Residues of Glyphosate Found in Food and Body Fluids
17.04.2015 -
Private labs in the US are said to have found significant residues of the glyphosate weed-killer, marketed by agrochemicals giant Monsanto as Roundup, in samples of honey, soy sauce, infant formula and even breast milk and urine.
Tests by the Abraxis lab found glyphosate residues in 41 of 69 honey samples and in 10 of 28 soy sauces, the news agency Reuters said, while tests by the Microbe laboratory detected the chemical in three of 18 breast milk samples and in six of 40 infant formula samples.
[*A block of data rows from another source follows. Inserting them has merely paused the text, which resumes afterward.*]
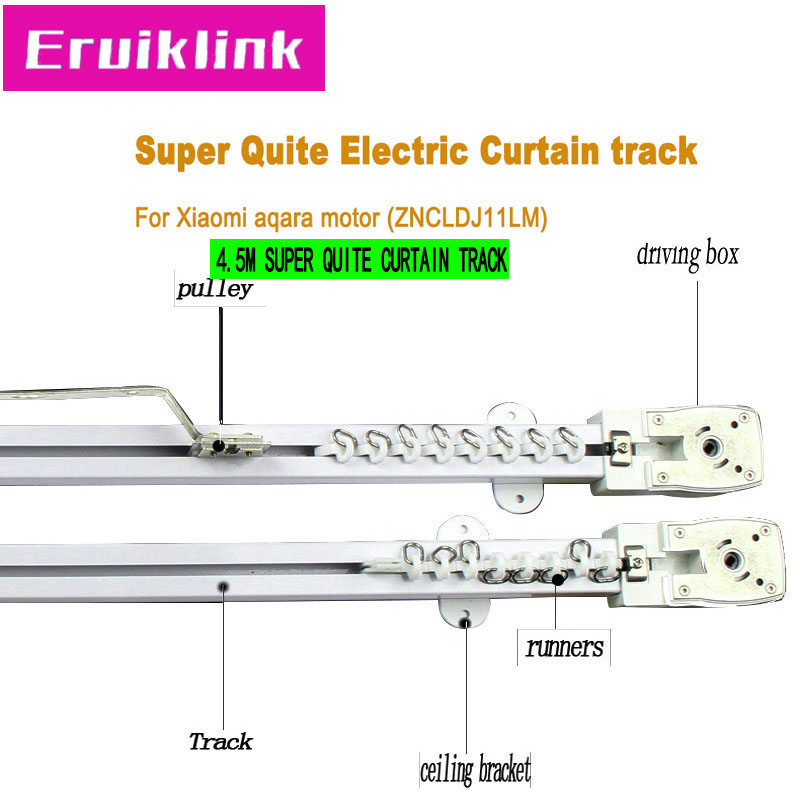4.5m Quality Automatic Electric Curtain Track For Xiaomi Aqara/Dooya Kt82/Dt82 Motorr,Super Quite Curtain Track For Smart Home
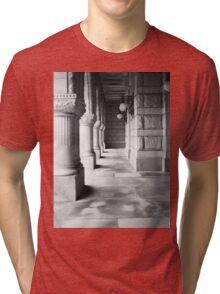 Milwaukee Federal Courthouse Hallway Tri-blend T-Shirt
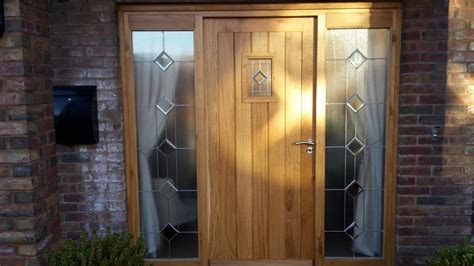 Oak Front Door And Frame Bartlett Joinery And Carpentry Oak Front Door And Frame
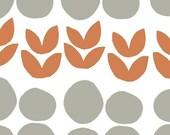 Lotta Jansdotter Fabric - Bella - Orange Flowers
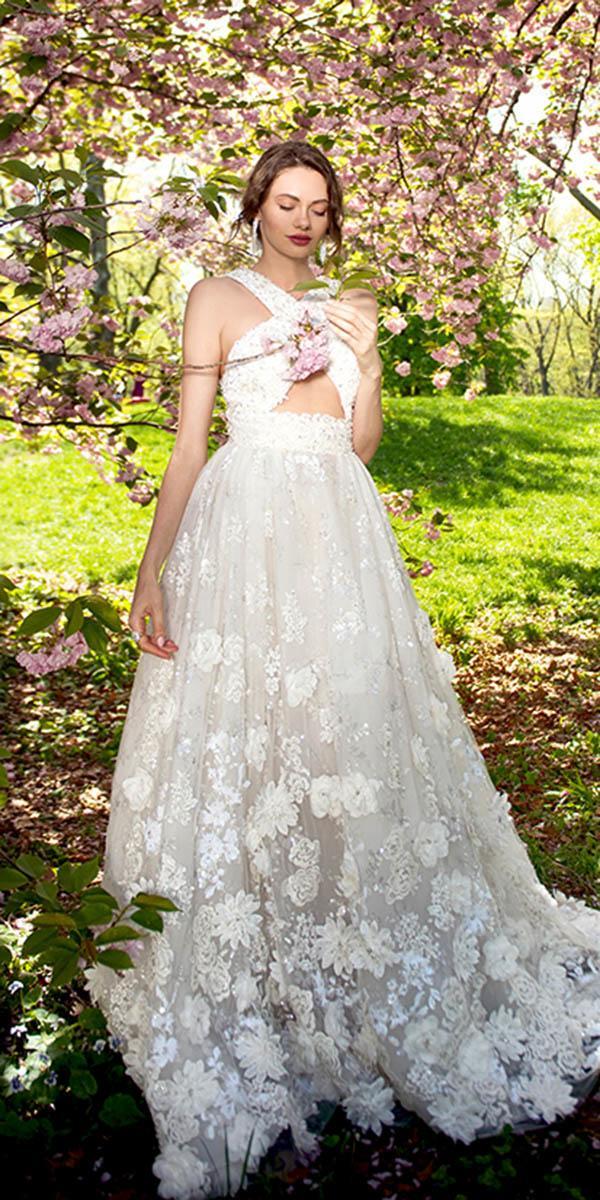 ysa makino wedding dresses a line x cross neckline appliques spring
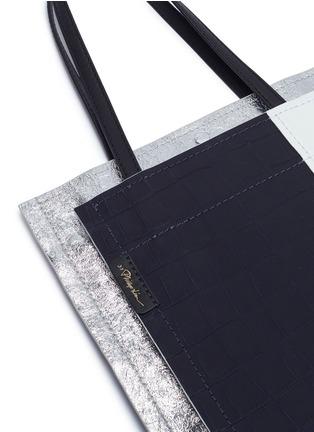 - 3.1 Phillip Lim - 'Accordion Shopper' colourblock double compartment leather tote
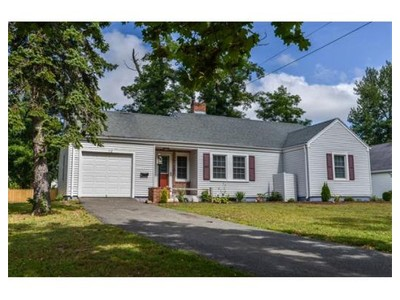 Single Family for sales at 112 Longfellow Dr  Longmeadow, Massachusetts 01106 United States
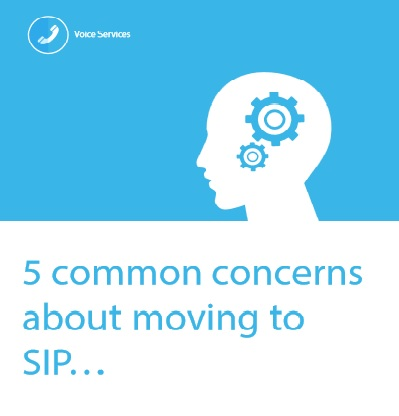 Concerns about moving to SIP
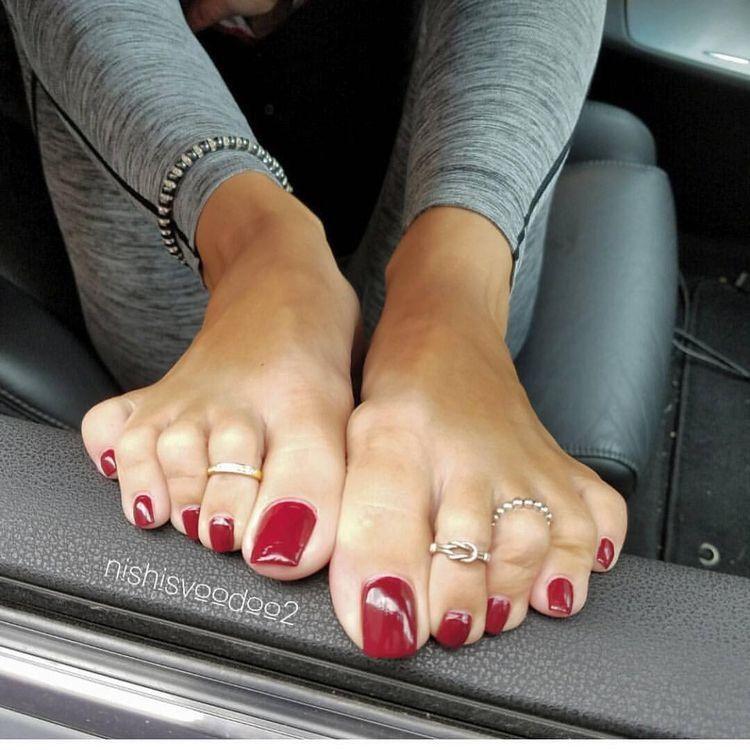indian big ass feet sexy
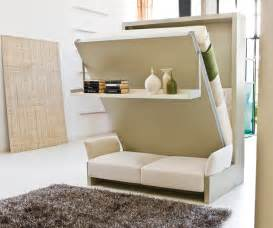 bett und sofa loft bed murphy bed or storage bed here 39 s how to decide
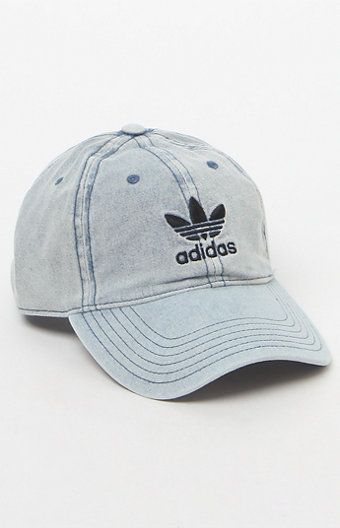 This adidas denim hat was made for lounging or strolling. The Relaxed Denim  Hat has a Trefoil logo on front for a sporty-chic vibe 7576b2d9981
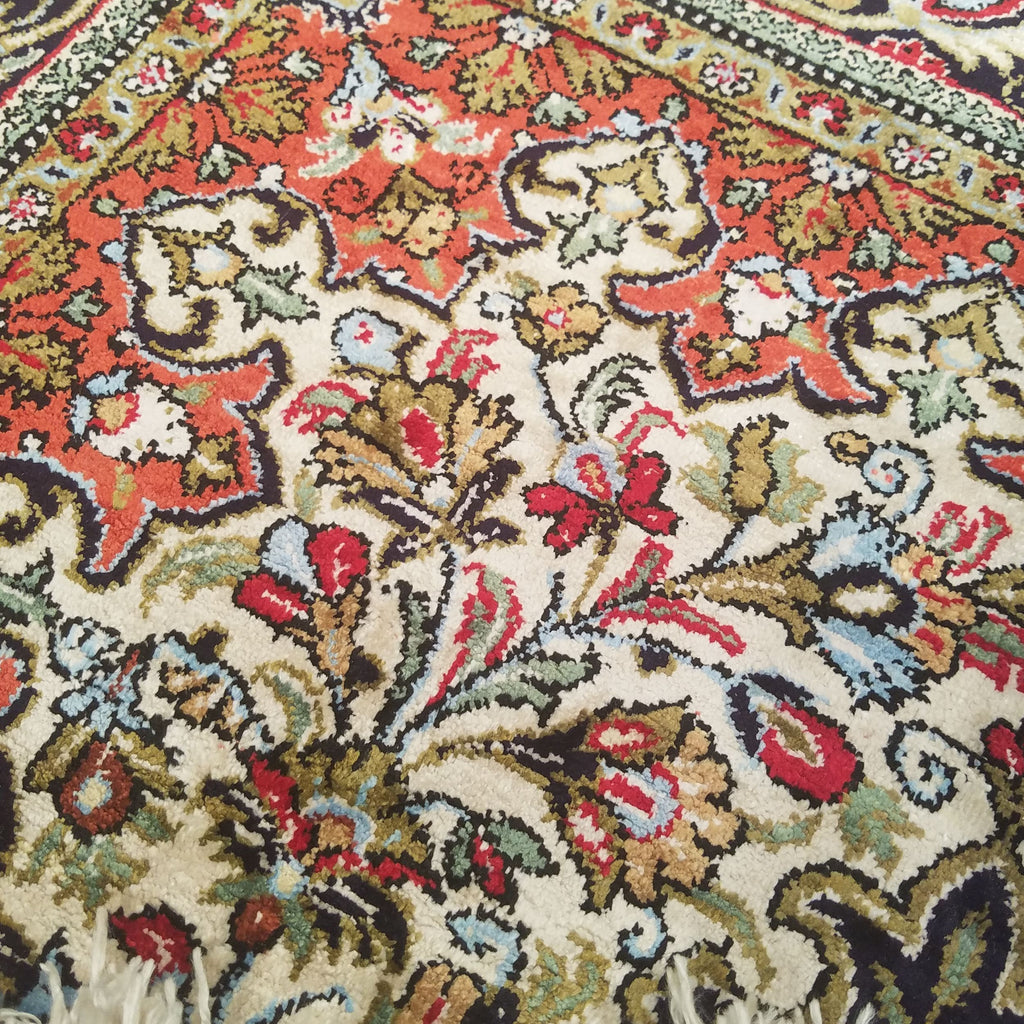 "2'9"" x 4'3""   Silk Persian Qom Rug Back View"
Although testing is seen to have increased over the past two years, Reuters quotes US lab operators as saying requests have skyrocketed since the end of March, when the French-based World Health Organization (WHO) research unit IARC announced plans to classify glyphosate as "probably carcinogenic to humans."
The report came to no specific conclusions about the dosage glyphosate requires to trigger cancer, however.
Monsanto, which is fighting the classification, has asked WHO to retract its report. In the meantime, three Chinese citizens have filed a lawsuit against their country's Ministry of Agriculture, seeking to force it to make public a toxicology report supporting Roundup 27 years ago.
"According to physicians and other food safety experts, the mere presence of a chemical itself is not a human health hazard. It is the amount, or dose, that matters," Monsanto's senior toxicologist said in a public blog, adding that "trace amounts are not unsafe."
In the past, US regulators have repeatedly determined glyphosate to be safe, and a review of the chemical's safety by Germany for the EU last year established no link to cancer. However, critics say they fear that glyphosate is now so pervasive in the environment that extended exposure even to trace amounts can be harmful.
In light of the evidence turned up by the lab studies, they contend that glyphosate is more prevalent in the environment than previously believed.